The deal, expected to close in the fourth quarter of 2025, positions Check Point to offer what the company describes as an “end-to-end AI security solution.” Financial terms were not disclosed.
The acquisition reflects growing concerns about security risks as companies integrate large language models, generative AI, and autonomous agents into core business operations. These technologies introduce potential attack vectors including data exposure, model manipulation, and risks from multi-agent collaboration systems.
“AI is transforming every business process, but it also introduces new attack surfaces,” said Check Point CEO Nadav Zafrir. The company chose Lakera for its AI-native security approach and performance capabilities, he said.
Lakera, founded by former AI specialists from Google and Meta, operates out of both Zurich and San Francisco. The company’s platform provides real-time protection for AI applications, claiming detection rates above 98% with response times under 50 milliseconds and false positive rates below 0.5%.
The startup’s flagship products, Lakera Red and Lakera Guard, offer pre-deployment security assessments and runtime enforcement to protect AI models and applications. The platform supports more than 100 languages and serves Fortune 500 companies globally. The company also operates what it calls Gandalf, an adversarial AI network that has generated more than 80 million attack patterns to test AI defenses. This continuous testing approach helps the platform adapt to emerging threats.
David Haber, Lakera’s co-founder and CEO, said joining Check Point will accelerate the company’s global mission to protect AI applications with the speed and accuracy enterprises require.

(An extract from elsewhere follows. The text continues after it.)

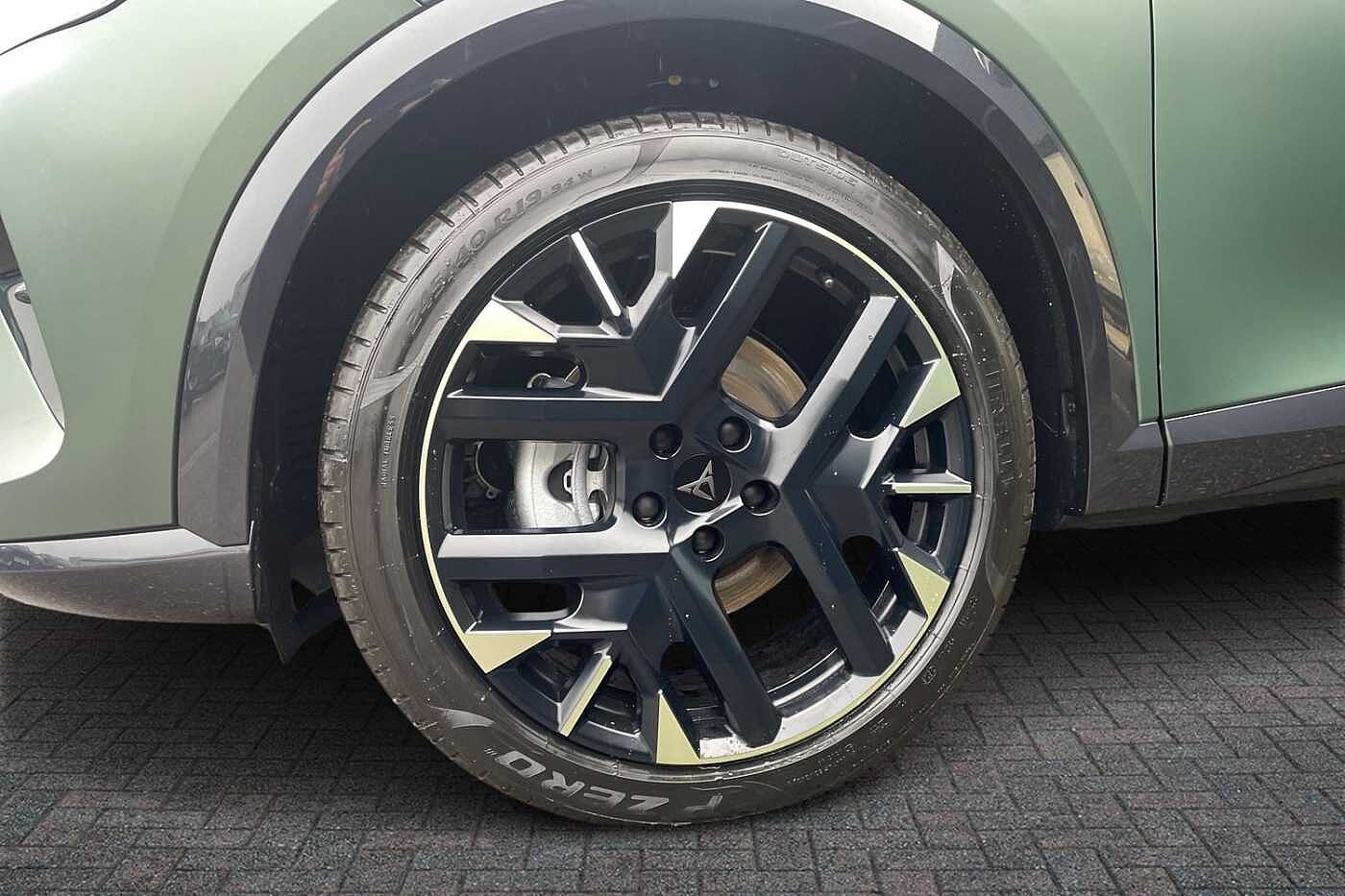 Used Cupra Formentor 2026 for sale - 77307131: Photo 5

Check Point already offers AI-related security through its GenAI Protect service and other AI-powered defenses for applications, cloud systems, and endpoints. The Lakera acquisition extends these capabilities to cover the full AI lifecycle, from models to data to autonomous agents.
Upon completion of the deal, Lakera will form the foundation of Check Point’s Global Center of Excellence for AI Security. The integration aims to accelerate AI security research and development across Check Point’s broader security platform.
The acquisition is another in a flurry of bigger cybersecurity companies moving to acquire AI-focused startups. Earlier this month, F5 acquired CalypsoAI, Cato Networks acquired Aim Security, and Varonis acquired SlashNext.
The deal remains subject to customary closing conditions.